## Your goal
The lines to be extracted begin at the line containing "Is point 171,368" and end at the last line of the data below; copy them exactly and leave out the pictures.

## Dataset records
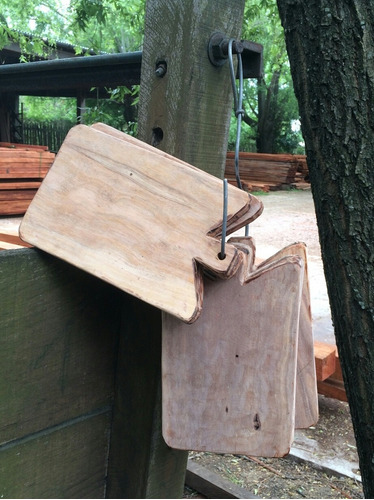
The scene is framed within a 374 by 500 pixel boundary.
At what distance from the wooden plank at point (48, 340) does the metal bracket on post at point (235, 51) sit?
0.61 metres

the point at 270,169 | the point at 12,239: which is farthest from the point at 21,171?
the point at 270,169

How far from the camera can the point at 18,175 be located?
875 centimetres

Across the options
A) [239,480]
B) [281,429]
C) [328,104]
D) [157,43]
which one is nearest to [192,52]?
[157,43]

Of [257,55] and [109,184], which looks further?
[257,55]

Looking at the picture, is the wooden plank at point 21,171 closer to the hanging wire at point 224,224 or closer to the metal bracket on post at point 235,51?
the metal bracket on post at point 235,51

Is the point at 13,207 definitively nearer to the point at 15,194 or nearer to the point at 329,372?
the point at 15,194

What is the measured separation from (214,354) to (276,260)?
0.76 feet

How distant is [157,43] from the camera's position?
1.37m

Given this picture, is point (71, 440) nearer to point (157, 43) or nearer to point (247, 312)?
point (247, 312)

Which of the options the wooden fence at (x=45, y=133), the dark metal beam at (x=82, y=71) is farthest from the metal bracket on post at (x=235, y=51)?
the wooden fence at (x=45, y=133)

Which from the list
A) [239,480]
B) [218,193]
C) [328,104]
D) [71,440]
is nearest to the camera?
[218,193]

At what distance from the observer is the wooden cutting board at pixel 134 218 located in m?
1.07

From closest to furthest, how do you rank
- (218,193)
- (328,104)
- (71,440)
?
(218,193) < (328,104) < (71,440)

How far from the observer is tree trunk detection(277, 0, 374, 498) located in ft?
3.89
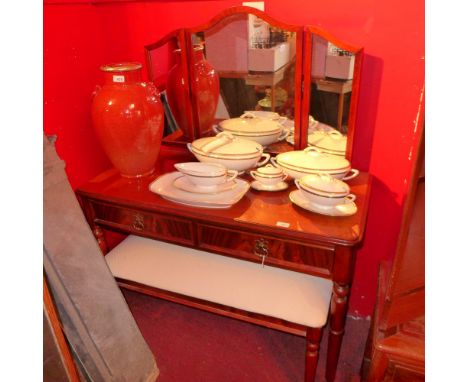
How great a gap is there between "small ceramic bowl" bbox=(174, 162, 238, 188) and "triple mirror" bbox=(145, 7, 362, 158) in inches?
12.0

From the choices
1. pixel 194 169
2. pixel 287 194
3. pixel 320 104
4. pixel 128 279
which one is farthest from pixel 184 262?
pixel 320 104

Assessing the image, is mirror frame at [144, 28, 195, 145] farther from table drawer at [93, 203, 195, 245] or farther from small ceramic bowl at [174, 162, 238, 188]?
table drawer at [93, 203, 195, 245]

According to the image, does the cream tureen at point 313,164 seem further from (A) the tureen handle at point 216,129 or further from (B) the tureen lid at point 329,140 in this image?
(A) the tureen handle at point 216,129

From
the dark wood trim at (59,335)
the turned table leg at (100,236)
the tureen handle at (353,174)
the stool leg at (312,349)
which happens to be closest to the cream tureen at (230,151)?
the tureen handle at (353,174)

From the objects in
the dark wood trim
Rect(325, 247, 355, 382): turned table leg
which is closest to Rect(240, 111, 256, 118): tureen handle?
Rect(325, 247, 355, 382): turned table leg

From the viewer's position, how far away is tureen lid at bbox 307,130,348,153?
5.18 feet

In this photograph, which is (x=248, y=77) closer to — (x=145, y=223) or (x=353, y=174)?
(x=353, y=174)

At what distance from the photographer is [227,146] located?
5.34 ft

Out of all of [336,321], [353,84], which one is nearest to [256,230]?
[336,321]

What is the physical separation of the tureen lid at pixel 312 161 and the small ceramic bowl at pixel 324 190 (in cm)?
9

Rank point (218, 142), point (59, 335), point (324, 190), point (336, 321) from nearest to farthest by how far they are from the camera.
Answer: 1. point (59, 335)
2. point (324, 190)
3. point (336, 321)
4. point (218, 142)

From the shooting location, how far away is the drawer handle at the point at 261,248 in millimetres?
1388

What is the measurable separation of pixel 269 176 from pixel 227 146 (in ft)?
0.81

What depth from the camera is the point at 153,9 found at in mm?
1715
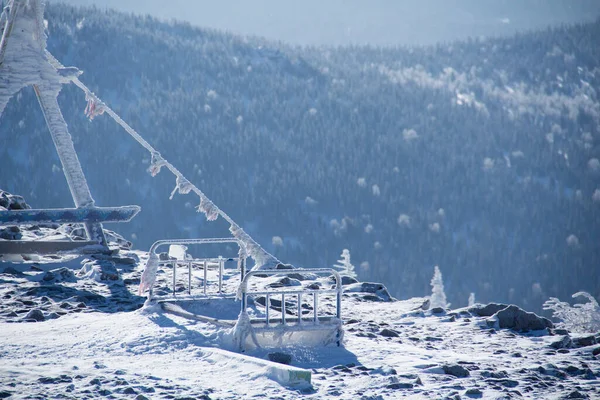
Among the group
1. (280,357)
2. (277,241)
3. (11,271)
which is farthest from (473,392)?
(277,241)

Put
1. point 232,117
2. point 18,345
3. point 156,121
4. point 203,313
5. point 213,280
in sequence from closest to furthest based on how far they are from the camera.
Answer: point 18,345 < point 203,313 < point 213,280 < point 156,121 < point 232,117

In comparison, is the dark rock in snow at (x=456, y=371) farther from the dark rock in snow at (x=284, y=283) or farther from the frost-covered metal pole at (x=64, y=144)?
the frost-covered metal pole at (x=64, y=144)

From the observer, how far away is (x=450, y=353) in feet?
36.9

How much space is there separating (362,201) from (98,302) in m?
133

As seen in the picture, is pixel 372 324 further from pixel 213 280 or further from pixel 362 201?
pixel 362 201

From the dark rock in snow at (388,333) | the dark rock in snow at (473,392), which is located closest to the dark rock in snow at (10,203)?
the dark rock in snow at (388,333)

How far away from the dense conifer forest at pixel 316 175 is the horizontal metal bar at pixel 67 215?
89.4 metres

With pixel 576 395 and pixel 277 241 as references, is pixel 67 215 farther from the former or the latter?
pixel 277 241

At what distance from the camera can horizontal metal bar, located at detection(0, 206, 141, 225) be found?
1600 cm

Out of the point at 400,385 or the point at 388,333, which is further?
the point at 388,333

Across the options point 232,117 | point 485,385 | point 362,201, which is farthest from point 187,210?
point 485,385

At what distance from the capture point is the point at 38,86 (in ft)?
56.5

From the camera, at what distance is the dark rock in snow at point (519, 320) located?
13672 mm

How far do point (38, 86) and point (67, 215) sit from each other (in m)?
2.84
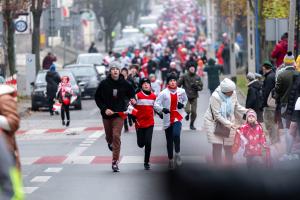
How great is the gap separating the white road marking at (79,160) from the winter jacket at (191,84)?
702cm

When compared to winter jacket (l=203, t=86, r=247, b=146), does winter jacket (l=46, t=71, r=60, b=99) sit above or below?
below

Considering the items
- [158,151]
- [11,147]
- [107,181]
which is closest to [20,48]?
[158,151]

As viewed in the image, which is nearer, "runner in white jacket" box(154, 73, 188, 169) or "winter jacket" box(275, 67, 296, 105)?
"runner in white jacket" box(154, 73, 188, 169)

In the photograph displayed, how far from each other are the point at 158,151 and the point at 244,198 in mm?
12147

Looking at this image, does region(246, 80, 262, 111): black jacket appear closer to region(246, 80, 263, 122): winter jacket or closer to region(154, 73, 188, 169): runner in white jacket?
region(246, 80, 263, 122): winter jacket

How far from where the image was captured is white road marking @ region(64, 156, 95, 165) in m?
22.6

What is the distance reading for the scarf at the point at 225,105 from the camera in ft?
63.1

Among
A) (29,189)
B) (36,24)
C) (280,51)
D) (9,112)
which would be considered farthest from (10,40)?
(9,112)

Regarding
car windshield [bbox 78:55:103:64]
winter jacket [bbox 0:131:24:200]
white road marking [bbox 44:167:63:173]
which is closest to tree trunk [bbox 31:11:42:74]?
car windshield [bbox 78:55:103:64]

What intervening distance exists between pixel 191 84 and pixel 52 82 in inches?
371

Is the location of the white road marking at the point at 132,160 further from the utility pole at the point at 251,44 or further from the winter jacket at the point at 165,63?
the winter jacket at the point at 165,63

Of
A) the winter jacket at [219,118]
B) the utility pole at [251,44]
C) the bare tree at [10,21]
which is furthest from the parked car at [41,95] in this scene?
the winter jacket at [219,118]

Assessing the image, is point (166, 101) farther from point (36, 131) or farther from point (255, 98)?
point (36, 131)

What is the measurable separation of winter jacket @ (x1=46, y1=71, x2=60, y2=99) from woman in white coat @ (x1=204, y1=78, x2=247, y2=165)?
1951 centimetres
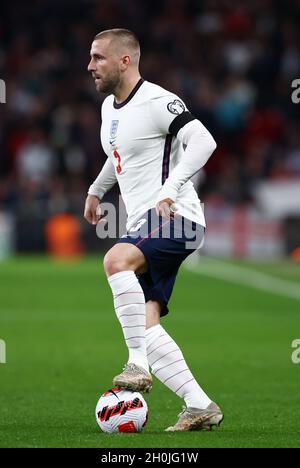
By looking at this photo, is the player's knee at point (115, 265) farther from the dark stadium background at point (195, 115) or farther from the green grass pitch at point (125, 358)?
the dark stadium background at point (195, 115)

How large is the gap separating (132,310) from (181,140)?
3.21 ft

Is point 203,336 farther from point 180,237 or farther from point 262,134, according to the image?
point 262,134

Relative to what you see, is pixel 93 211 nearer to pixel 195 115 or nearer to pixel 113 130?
pixel 113 130

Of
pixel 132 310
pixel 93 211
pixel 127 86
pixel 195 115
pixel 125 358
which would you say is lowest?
pixel 125 358

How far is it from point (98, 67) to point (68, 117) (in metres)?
16.7

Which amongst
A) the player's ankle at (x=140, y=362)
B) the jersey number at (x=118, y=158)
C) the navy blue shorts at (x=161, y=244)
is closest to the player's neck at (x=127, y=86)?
the jersey number at (x=118, y=158)

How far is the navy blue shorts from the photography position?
6.52 metres

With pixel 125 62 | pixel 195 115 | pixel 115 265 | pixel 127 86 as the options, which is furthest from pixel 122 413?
pixel 195 115

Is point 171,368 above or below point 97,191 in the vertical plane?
below

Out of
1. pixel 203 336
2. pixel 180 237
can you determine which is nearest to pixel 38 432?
pixel 180 237

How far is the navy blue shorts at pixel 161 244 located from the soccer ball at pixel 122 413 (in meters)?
0.60

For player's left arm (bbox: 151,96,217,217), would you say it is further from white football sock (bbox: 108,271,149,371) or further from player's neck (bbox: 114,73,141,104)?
white football sock (bbox: 108,271,149,371)

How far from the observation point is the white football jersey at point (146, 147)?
6.58m

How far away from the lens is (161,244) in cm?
653
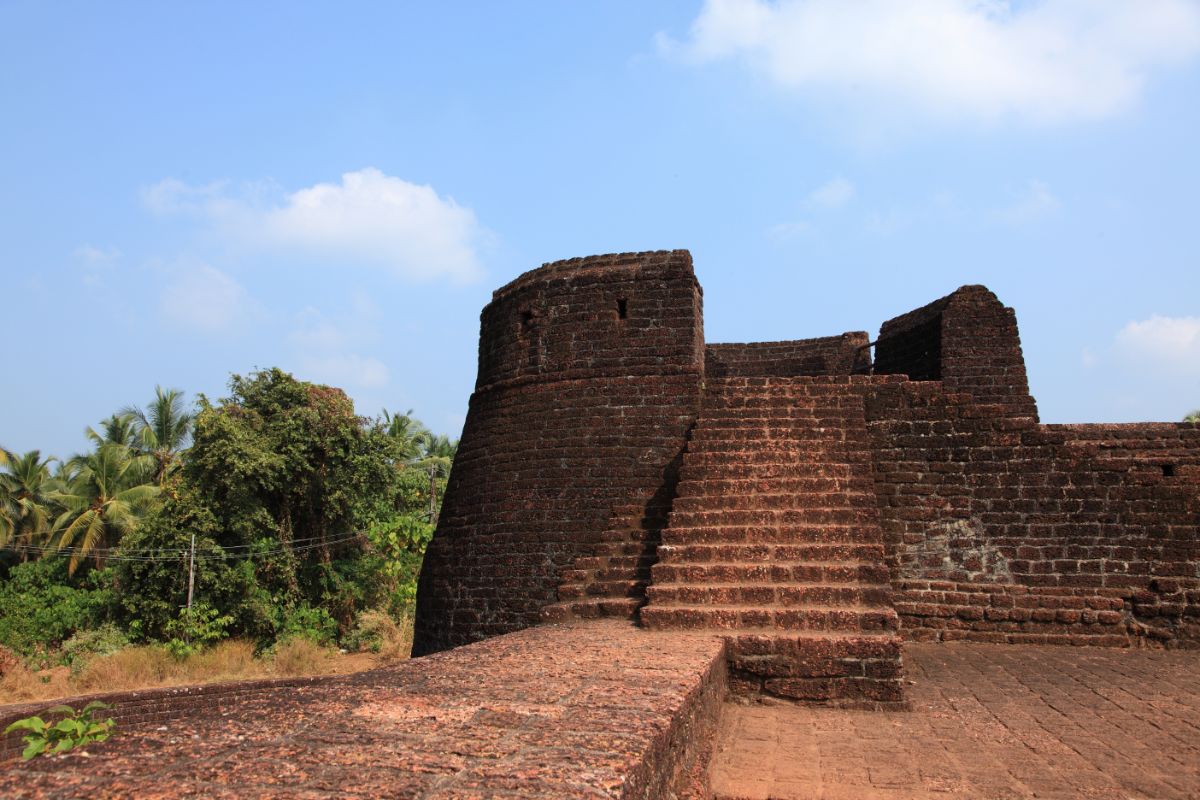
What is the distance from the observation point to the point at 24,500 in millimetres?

## Solution to the problem
Is point 171,368 above or below point 97,191 in the vertical plane?
below

Out of
1. pixel 203 336
2. pixel 180 237
can you determine which is nearest to pixel 38 432?
pixel 180 237

How far is the navy blue shorts at pixel 161 244 located from the soccer ball at pixel 122 413 (in meters)?
0.60

For player's left arm (bbox: 151,96,217,217), would you say it is further from white football sock (bbox: 108,271,149,371) or further from player's neck (bbox: 114,73,141,104)?
white football sock (bbox: 108,271,149,371)

How far from the observation point is the white football jersey at point (146, 147)?
6.58m

How far away from the lens is (161,244) in cm?
653
What is the distance from the observation point to the point at 24,500 in millimetres?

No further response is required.